WORK ORDER: Although the entries contain pictures, write out only their text, exactly as it stands.

Collected data:
━━━━━━━━━━━━━━━━

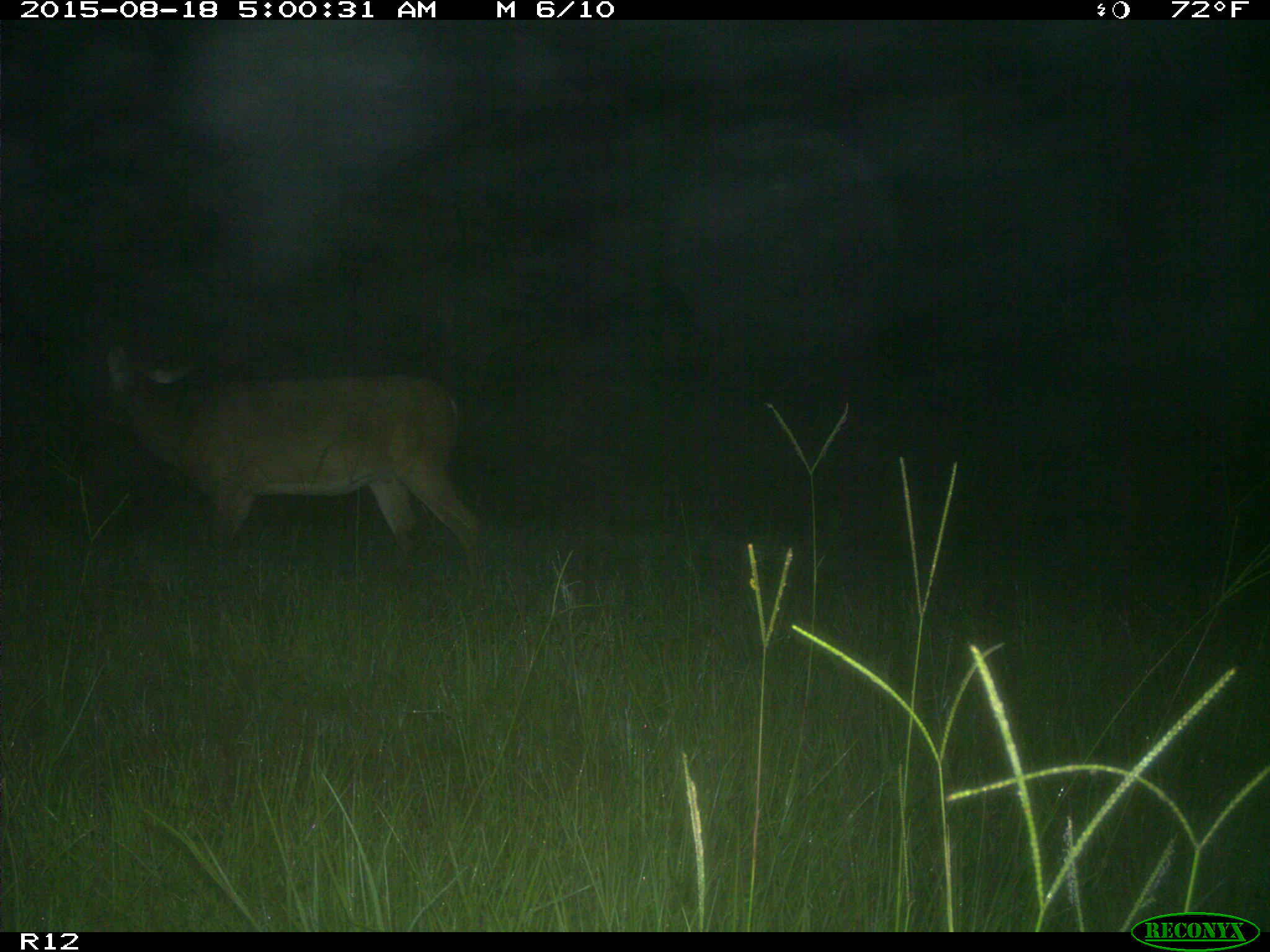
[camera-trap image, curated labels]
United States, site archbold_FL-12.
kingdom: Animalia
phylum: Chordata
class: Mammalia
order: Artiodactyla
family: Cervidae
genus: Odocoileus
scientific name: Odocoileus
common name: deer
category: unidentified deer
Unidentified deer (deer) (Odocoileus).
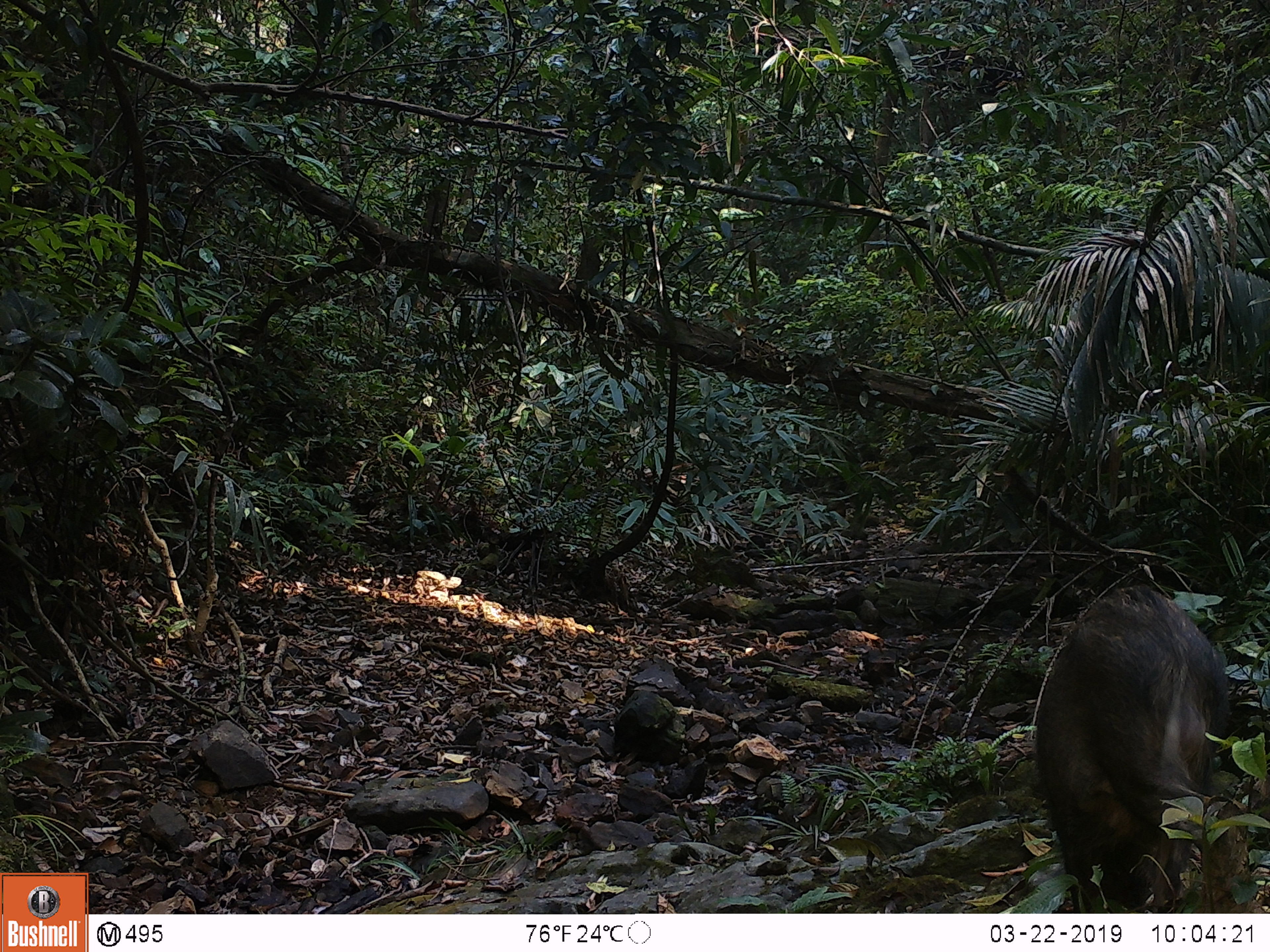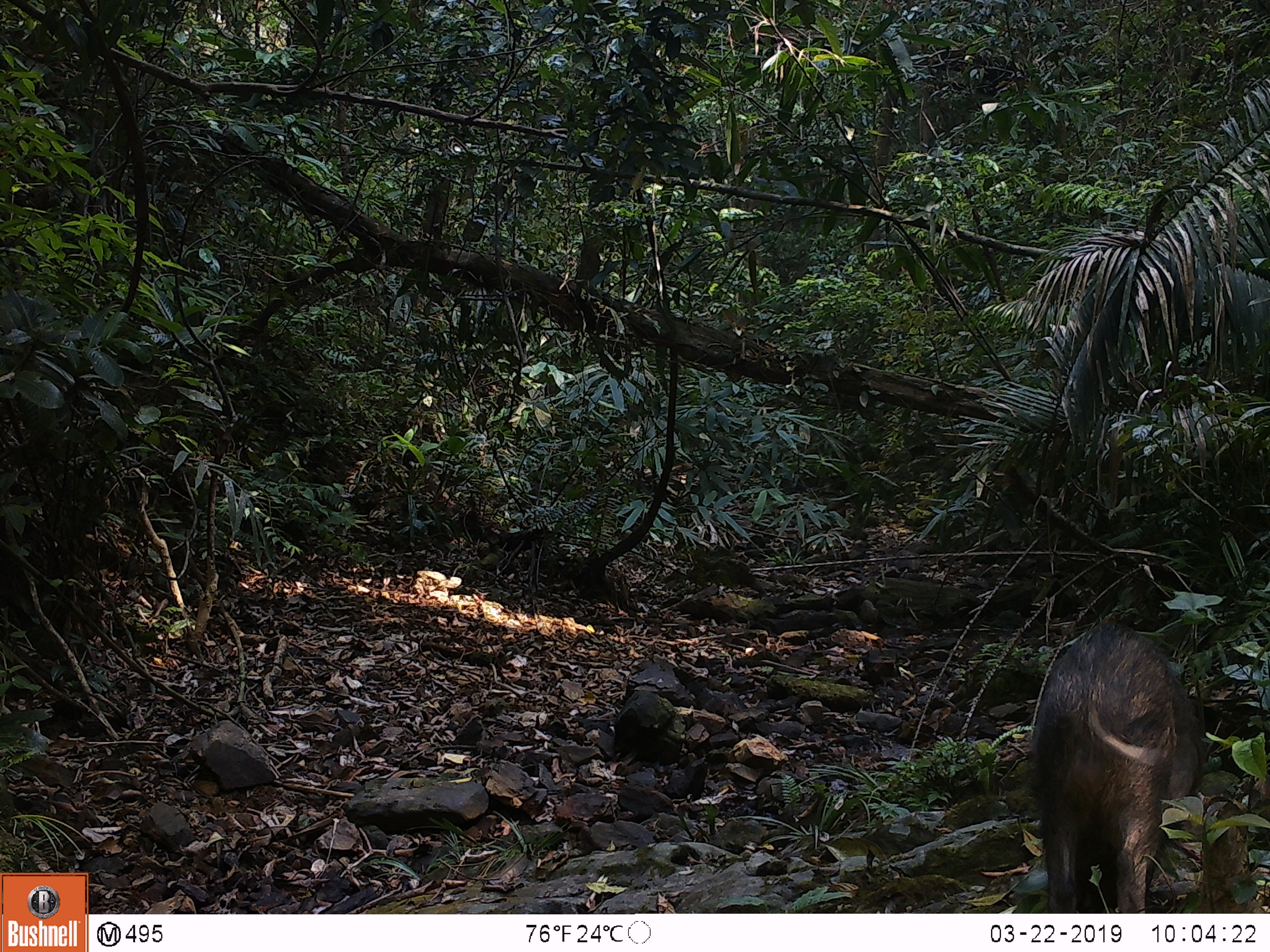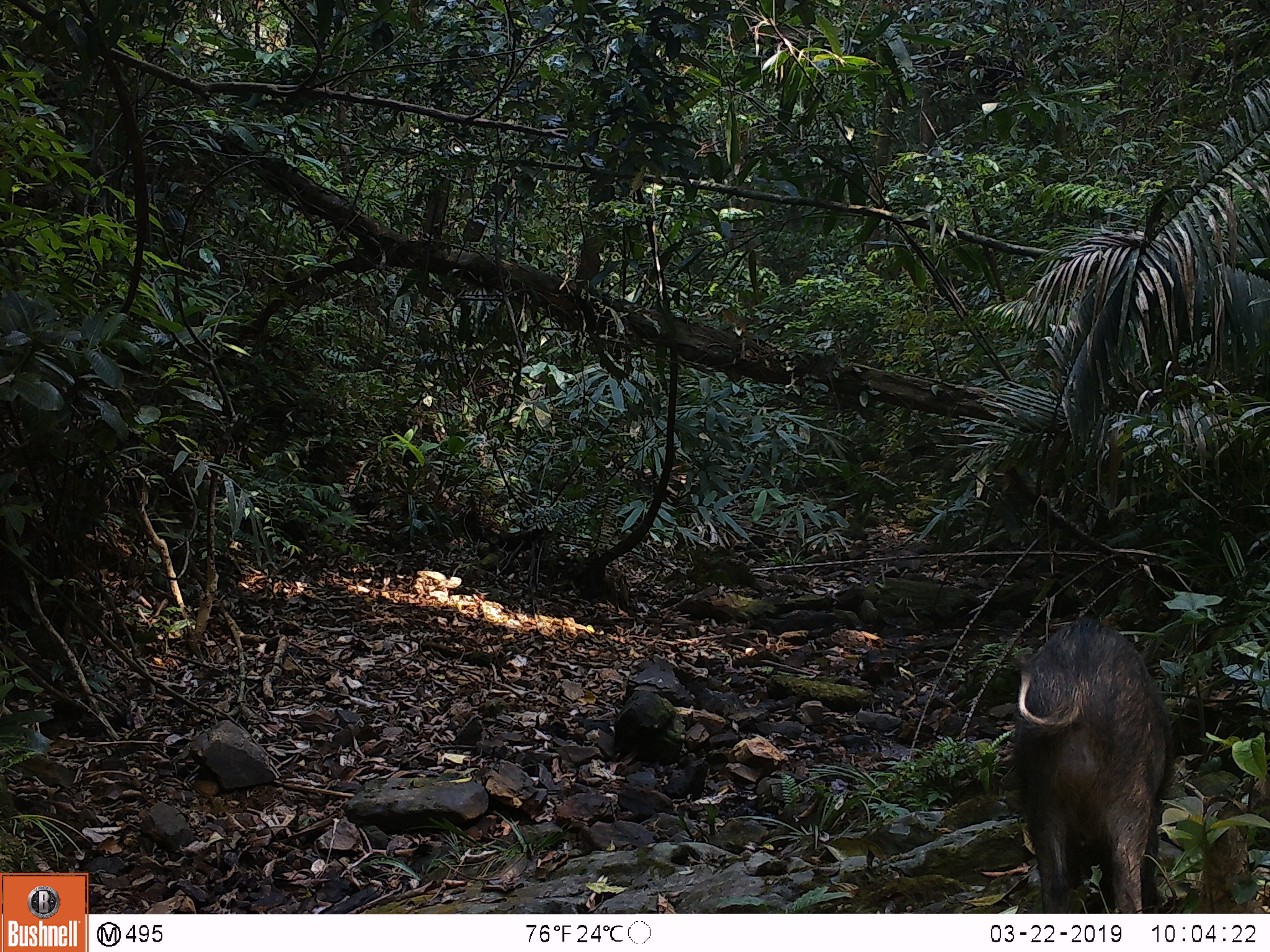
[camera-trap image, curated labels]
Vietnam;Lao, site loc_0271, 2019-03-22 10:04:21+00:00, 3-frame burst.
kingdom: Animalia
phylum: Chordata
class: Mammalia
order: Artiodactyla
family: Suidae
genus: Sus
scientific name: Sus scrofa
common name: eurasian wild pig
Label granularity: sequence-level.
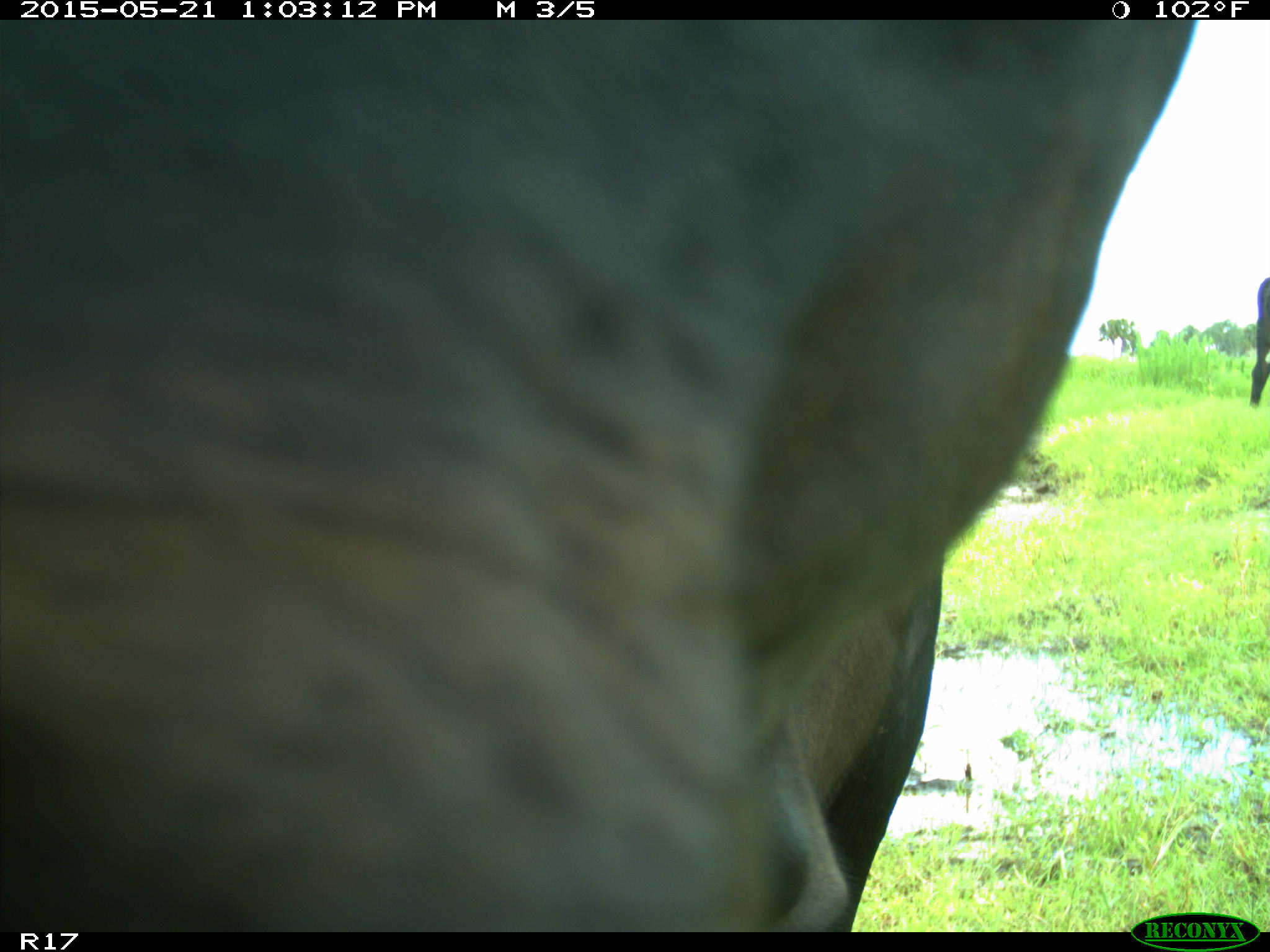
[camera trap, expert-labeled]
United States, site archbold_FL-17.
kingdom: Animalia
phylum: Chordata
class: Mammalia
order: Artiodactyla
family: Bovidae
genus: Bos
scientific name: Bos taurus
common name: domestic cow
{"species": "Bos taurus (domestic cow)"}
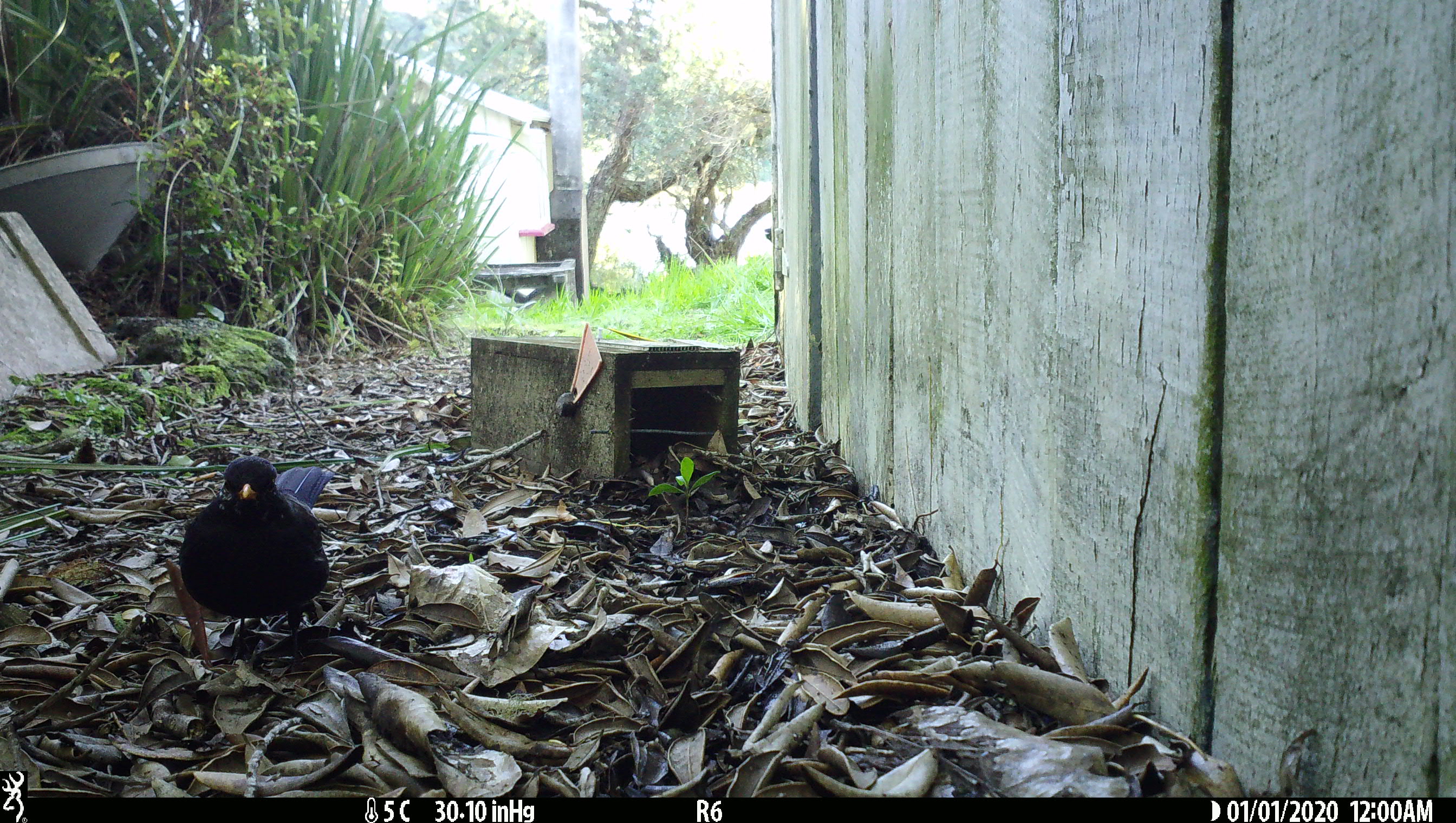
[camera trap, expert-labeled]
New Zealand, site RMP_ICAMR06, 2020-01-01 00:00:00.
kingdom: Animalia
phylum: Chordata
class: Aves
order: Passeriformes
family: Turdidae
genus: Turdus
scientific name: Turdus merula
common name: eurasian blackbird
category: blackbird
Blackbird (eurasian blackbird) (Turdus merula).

━━━━━━━━━━━━━━━━

ANSWER SECTION:
[camera-trap image, curated labels]
United States, site archbold_FL-12.
kingdom: Animalia
phylum: Chordata
class: Mammalia
order: Artiodactyla
family: Cervidae
genus: Odocoileus
scientific name: Odocoileus
common name: deer
category: unidentified deer
Unidentified deer (deer) (Odocoileus).
[camera-trap image, curated labels]
Vietnam;Lao, site loc_0271, 2019-03-22 10:04:21+00:00, 3-frame burst.
kingdom: Animalia
phylum: Chordata
class: Mammalia
order: Artiodactyla
family: Suidae
genus: Sus
scientific name: Sus scrofa
common name: eurasian wild pig
Label granularity: sequence-level.
[camera trap, expert-labeled]
United States, site archbold_FL-17.
kingdom: Animalia
phylum: Chordata
class: Mammalia
order: Artiodactyla
family: Bovidae
genus: Bos
scientific name: Bos taurus
common name: domestic cow
{"species": "Bos taurus (domestic cow)"}
[camera trap, expert-labeled]
New Zealand, site RMP_ICAMR06, 2020-01-01 00:00:00.
kingdom: Animalia
phylum: Chordata
class: Aves
order: Passeriformes
family: Turdidae
genus: Turdus
scientific name: Turdus merula
common name: eurasian blackbird
category: blackbird
Blackbird (eurasian blackbird) (Turdus merula).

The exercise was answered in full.